▶ Action item
There is one span to output from the data below: the lines starting at the line with "SOLE SOCIETY SUEDE PURPLE HIGH HEEL WEDGES" and ending at the line with "Quand ils leurent". Output it exactly, ends included, nothing more.

Collected data:
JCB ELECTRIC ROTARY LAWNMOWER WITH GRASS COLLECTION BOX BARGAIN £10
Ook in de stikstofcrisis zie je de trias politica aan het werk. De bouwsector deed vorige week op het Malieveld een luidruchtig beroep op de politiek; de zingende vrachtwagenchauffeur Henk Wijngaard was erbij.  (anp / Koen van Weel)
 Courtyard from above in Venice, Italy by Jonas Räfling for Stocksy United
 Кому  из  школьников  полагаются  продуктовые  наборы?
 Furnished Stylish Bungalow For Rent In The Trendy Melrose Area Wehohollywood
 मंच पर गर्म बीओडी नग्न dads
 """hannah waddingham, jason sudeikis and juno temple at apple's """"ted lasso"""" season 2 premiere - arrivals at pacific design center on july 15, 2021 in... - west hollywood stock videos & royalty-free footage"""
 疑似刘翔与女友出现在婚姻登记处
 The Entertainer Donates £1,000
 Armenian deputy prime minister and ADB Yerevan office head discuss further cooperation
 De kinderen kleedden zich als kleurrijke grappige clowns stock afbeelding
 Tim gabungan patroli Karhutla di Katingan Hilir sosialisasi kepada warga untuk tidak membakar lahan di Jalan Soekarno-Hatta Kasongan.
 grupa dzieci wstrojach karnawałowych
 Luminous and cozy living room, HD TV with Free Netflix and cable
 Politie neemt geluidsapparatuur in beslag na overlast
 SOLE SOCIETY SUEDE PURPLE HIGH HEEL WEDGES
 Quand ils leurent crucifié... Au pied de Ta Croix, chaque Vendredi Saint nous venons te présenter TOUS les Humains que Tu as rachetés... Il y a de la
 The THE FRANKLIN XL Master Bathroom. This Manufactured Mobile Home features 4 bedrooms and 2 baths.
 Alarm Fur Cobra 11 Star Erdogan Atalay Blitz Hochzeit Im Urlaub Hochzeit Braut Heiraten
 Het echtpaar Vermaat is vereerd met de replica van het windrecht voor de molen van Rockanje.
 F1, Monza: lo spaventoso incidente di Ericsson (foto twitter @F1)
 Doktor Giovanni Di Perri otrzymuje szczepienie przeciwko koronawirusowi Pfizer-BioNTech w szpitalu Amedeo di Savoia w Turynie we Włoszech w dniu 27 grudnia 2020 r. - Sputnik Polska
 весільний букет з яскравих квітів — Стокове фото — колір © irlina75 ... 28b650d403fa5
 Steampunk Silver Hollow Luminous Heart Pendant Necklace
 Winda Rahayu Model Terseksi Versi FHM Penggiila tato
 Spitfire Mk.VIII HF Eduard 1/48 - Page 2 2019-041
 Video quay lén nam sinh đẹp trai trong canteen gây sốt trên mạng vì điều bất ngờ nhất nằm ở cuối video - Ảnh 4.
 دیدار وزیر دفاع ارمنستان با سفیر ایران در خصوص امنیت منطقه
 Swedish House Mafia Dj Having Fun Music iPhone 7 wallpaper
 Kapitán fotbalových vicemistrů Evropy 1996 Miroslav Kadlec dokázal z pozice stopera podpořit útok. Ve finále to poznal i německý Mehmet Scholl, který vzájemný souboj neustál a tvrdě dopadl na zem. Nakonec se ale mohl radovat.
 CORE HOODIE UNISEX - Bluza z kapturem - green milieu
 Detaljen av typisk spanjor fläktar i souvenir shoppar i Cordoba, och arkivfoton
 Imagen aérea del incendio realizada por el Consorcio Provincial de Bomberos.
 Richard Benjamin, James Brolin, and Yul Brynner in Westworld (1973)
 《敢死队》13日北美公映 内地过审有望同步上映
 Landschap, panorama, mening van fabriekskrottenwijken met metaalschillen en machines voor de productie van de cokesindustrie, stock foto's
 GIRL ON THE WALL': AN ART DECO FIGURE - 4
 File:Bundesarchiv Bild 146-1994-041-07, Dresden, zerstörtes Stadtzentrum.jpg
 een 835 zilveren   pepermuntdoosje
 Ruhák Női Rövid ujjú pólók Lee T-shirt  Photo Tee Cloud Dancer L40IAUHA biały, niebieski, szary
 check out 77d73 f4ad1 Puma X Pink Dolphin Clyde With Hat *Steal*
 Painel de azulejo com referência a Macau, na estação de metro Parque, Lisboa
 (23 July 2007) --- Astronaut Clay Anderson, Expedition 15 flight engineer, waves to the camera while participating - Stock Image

▶ Answer section
 SOLE SOCIETY SUEDE PURPLE HIGH HEEL WEDGES
 Quand ils leurent crucifié... Au pied de Ta Croix, chaque Vendredi Saint nous venons te présenter TOUS les Humains que Tu as rachetés... Il y a de la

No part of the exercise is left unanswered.